February 11, 2010

The Prodigal Son


The Prodigal Son is my favorite of Jesus’ parables. It always has been. I think it’s the picture of the father disgracing himself as he runs down the road to meet his bonehead of a son while he’s still “a long way off” that I love.
Even though that’s the part of the story that I love so much, I think if I was a character in the story I’d be the older brother. You know, the one who gets all upset because his bonehead of a brother is getting a party thrown for him even though he’s been a complete jerk. I’m just like the older brother in a lot of troubling ways. I’ve never gone through a real rebellion of any kind in which I acted out against God or my family. In fact, I’ve pretty much followed the rules my whole life and never really gotten myself into too much trouble at all. That’s not the troubling part, though.
What I don’t like is that I think the older brother in the story has a valid point. I totally identify with him. He’s been good and obedient his whole life. He didn’t defy his father, waste his wealth, or make any super stupid choices. He just worked hard and wanted to know why he didn’t get a party every once in awhile. “C’mon, dad,” he’s saying, “This brother of mine treated you like dirt and now we’re having our very own Mardi Gras for him. I’ve treated you with nothing but loyalty and respect and I get nothing.” (New Revised Jake Version)
Then dad says, “Son, you have always been with me, and all that is mine is yours. But we had to celebrate and rejoice, for this brother of yours was dead and has begun to live, and was lost and has been found.”
The father’s response stirs two things in me: First, the father is pleased that the older brother has stayed with him. He even reminds the brother that everything the father has is also his. Second, the older brother seems to have forgotten (or never fully realized) how magnificent it is when one who is lost comes home. In fact, it’s even more than being lost and found; it’s that one was dead and is now alive.
In a lot of ways I completely take for granted the blessings that the Father has given to me. Somewhere in my subconscious it’s like I’m waiting for the really obvious blessings (like winning the lottery [an extra-special blessing since I don't play], getting a good job, getting to see my family more often, etc.) and I forget that I’m living them. Also, like the older brother I have come to minimize the excitement and importance that surrounds the acceptance of the Lord into the life of a non-believer.
I hope that if Jesus’ story kept going it would end like this: “The older brother then understood the importance of his brother’s homecoming. He went into the house to get his freak on with the rest of the party guests. Who knew fattened calf tasted so good!”

1 comment:

  1. Weird. I just took a nap. In my nap I had a dream and Joe Brummel was there. We stood in a circle and a bunch of Christians rambled about their concern for the world and then they started running around playing tag. I got really upset and was BAWLING to him about all the things in my head about Christianity.

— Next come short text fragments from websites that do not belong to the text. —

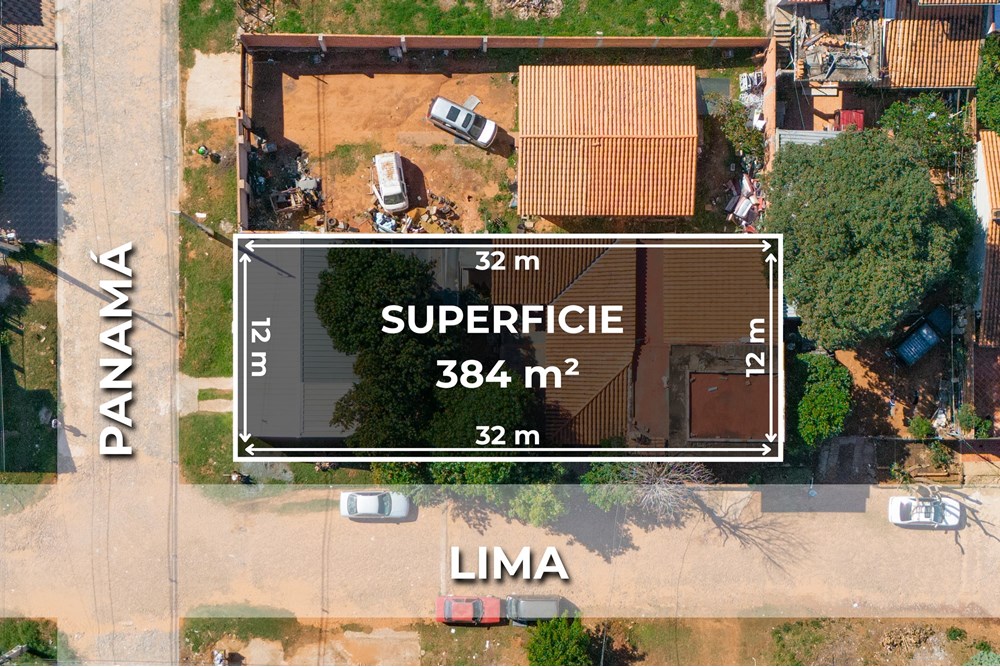 Esta propiedad en esquina, se encuentra ubicada en el Barrio Espiritu Santo, de la ciudad de San Lorenzo, a tan solo una — foto 2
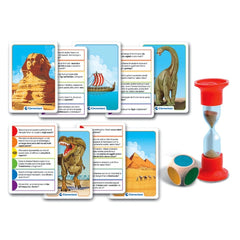 Clementoni - Testa A Testa Giochi di Carte Storia e Preistoria - Edizione Italiana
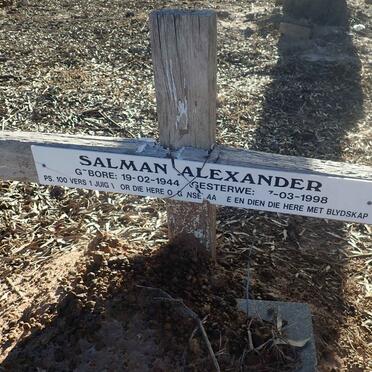 ALEXANDER Salman 1944-1998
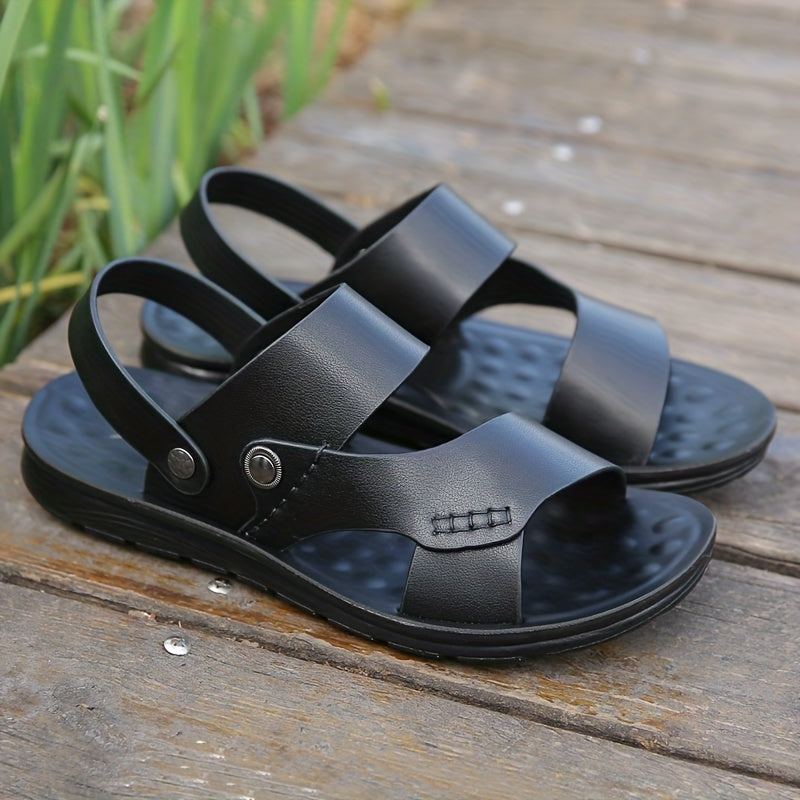 Men's Slip On Slide Sandals Assorted Colors Casual Walking Shoes
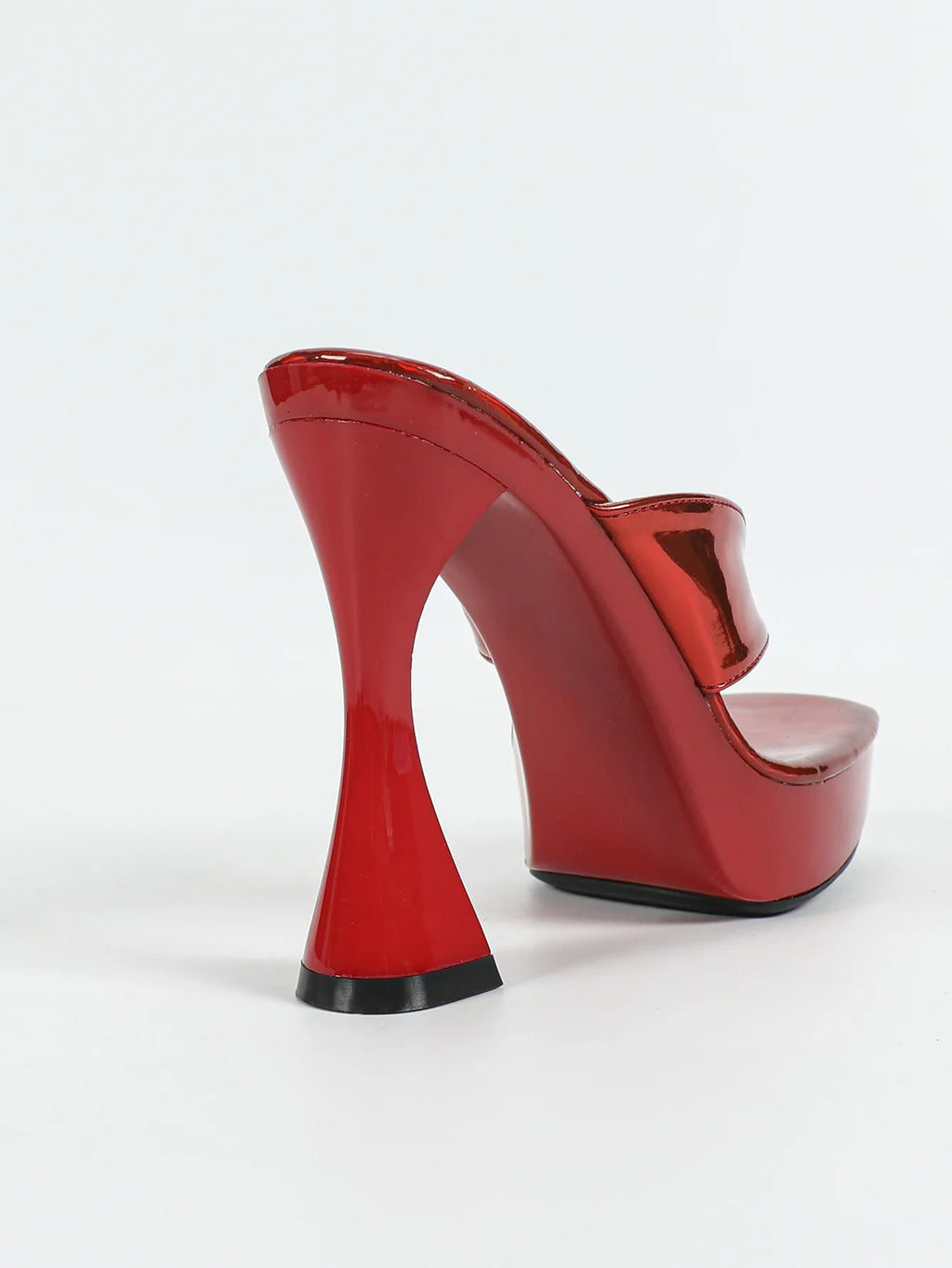 Sandales à bout carré pour femme – tongs d’été, chaussons estivaux, semelle épaisse 12 cm, mules à talons hauts avec séparateur d’orteil, chaussures noires d’extérieur pour femme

    It's weird because I read "prodigal son" on your blog and immediately remembered his telling of the story and how he wanted a picture of the dad's face and then Anna made him one.

    Of course that memory was probably fresh because of the dream but I'm pretty sure that is the most moving retelling I've heard of that story.

    Anyway... thought you should know? Or had to tell someone... either way.. MISS YOU.